Nessuno si è tirato indietro, nessuno ha detto: “questo non mi compete”, anzi, ho visto moltiplicare gli sforzi e l’impegno, le ore di lavoro e di studio da parte di tutti. Ho sempre mantenuto i contatti con tutti i miei docenti e anche con gli studenti, attraverso i loro rappresentanti d’Istituto e di classe; non mi perdo un report e non mi risparmio nel confronto reciproco. Ho uno staff molto affiatato e competente, i rappresentanti degli studenti sono seri e collaborativi: sono fortunata.

In che modo pensa che questa esperienza abbia arricchito la comunità scolastica e soprattutto i ragazzi?
La situazione contingente ci ha messi forzatamente di fronte all’impossibilità di continuare “come prima”, non ci permette più di dire “abbiamo sempre fatto così”. Tutti stiamo reagendo con nuovi mezzi e con nuove risorse psicofisiche, ha messo in atto una forma di adattamento che ci sta cambiando tutti.

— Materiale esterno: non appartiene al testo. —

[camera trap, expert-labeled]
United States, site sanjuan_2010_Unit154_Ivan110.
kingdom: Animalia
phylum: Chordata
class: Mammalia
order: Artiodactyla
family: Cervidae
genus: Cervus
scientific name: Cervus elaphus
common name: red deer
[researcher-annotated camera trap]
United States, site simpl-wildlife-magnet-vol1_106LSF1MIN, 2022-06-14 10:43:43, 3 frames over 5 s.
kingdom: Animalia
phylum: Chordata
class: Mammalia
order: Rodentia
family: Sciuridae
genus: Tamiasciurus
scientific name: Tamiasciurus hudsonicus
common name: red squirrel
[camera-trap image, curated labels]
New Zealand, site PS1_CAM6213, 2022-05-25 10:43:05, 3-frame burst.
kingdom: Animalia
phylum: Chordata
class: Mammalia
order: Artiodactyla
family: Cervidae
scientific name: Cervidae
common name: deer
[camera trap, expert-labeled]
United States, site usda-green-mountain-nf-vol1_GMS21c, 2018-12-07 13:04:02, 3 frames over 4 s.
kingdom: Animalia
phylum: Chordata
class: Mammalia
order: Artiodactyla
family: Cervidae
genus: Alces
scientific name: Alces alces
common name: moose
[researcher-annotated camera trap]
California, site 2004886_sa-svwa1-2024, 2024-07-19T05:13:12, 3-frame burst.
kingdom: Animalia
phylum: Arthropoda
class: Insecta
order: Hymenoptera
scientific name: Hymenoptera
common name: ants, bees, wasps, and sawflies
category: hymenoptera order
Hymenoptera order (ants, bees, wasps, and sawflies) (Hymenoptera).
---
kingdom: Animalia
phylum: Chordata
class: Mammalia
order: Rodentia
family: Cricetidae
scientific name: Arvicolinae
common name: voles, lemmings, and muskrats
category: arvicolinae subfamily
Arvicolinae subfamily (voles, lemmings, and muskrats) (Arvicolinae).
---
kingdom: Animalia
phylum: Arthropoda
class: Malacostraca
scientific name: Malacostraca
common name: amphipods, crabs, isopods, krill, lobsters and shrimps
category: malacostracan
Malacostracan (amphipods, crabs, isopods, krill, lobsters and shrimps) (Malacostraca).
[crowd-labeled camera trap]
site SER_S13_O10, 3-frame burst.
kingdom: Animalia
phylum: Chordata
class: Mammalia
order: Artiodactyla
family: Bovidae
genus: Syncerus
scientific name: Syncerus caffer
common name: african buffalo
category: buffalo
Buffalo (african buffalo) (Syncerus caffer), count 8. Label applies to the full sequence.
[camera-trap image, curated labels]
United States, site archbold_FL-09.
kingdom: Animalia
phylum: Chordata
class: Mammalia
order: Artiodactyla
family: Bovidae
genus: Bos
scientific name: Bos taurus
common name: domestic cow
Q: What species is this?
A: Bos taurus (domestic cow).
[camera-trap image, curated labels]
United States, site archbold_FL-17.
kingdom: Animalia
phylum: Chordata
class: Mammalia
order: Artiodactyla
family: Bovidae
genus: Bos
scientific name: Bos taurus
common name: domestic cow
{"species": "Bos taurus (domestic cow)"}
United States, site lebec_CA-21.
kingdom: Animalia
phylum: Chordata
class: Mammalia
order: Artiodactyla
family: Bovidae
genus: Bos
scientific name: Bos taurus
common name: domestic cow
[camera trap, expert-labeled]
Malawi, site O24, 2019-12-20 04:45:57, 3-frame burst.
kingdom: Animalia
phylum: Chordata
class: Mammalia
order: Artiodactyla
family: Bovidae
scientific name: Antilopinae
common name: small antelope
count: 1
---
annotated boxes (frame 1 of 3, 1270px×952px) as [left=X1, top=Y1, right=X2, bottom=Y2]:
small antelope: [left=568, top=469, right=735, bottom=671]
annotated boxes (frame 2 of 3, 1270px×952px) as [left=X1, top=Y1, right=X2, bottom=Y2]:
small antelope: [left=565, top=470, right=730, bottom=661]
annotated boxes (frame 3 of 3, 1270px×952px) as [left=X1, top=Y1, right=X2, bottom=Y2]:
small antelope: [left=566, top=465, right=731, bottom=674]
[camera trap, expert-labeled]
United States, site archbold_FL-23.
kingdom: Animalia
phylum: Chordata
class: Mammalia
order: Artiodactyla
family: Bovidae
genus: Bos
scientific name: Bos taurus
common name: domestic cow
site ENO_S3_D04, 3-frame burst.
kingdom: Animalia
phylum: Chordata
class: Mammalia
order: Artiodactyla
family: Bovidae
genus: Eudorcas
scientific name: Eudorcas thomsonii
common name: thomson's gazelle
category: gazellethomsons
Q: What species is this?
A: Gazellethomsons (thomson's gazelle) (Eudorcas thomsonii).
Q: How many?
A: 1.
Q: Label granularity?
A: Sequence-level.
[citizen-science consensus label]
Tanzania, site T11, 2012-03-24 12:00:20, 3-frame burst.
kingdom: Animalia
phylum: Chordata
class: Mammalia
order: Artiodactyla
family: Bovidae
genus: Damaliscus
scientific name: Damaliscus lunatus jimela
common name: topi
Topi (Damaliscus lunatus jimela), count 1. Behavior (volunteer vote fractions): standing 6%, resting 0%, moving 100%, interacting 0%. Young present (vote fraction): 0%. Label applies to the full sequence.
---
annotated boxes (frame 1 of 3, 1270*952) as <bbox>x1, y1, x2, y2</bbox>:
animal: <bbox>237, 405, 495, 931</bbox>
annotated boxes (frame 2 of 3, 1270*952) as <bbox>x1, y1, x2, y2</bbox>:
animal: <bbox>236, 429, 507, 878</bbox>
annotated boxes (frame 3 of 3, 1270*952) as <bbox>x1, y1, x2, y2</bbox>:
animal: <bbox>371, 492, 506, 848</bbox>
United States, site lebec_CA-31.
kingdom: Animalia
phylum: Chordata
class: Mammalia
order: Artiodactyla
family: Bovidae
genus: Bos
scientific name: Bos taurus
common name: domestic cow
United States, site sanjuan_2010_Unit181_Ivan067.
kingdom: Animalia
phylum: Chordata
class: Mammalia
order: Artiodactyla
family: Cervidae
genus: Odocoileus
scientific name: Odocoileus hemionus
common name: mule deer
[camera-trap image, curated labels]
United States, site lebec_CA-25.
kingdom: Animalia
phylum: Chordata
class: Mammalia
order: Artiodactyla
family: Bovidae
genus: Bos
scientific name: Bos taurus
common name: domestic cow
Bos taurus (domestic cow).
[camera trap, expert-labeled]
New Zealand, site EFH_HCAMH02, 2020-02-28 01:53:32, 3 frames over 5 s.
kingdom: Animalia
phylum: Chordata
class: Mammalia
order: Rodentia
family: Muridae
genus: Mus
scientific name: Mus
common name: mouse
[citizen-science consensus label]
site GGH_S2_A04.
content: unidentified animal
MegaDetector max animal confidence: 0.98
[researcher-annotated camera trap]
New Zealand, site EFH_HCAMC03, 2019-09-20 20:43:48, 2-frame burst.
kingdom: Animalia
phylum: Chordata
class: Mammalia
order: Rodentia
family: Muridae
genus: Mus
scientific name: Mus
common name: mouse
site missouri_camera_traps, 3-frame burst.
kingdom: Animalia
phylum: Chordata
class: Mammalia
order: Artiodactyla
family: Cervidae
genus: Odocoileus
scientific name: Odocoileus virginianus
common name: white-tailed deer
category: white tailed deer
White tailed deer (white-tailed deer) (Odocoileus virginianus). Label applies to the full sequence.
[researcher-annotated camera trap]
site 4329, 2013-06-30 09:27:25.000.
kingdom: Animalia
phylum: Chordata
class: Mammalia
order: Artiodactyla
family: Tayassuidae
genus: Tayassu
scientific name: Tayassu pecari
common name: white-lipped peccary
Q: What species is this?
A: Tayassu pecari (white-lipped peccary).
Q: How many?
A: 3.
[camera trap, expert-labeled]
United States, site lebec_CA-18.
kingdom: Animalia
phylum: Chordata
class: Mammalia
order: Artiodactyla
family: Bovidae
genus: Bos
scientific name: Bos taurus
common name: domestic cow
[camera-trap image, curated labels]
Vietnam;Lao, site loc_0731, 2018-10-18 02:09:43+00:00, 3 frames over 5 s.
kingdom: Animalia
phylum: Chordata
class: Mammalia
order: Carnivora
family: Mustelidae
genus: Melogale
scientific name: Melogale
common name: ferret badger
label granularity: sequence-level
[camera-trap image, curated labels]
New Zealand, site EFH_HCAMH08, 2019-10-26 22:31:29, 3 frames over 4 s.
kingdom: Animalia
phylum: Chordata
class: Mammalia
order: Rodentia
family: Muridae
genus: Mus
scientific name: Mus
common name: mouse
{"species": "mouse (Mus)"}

Sicuramente questa è l’occasione per riflettere sul senso e sul valore delle nostre azioni, del nostro impegno quotidiano, che non deve mai venire meno: cambiano i mezzi ma resta la sostanza, il senso del nostro “fare” scuola ed “essere” comunità educante.
Cambia anche il valore che finora abbiamo dato alla tecnologie e ne emergono i limiti in tutta evidenza: per fortuna c’è la rete, ma in presenza è meglio.
Tutto questo è molto arricchente, se non ci si lascia travolgere.»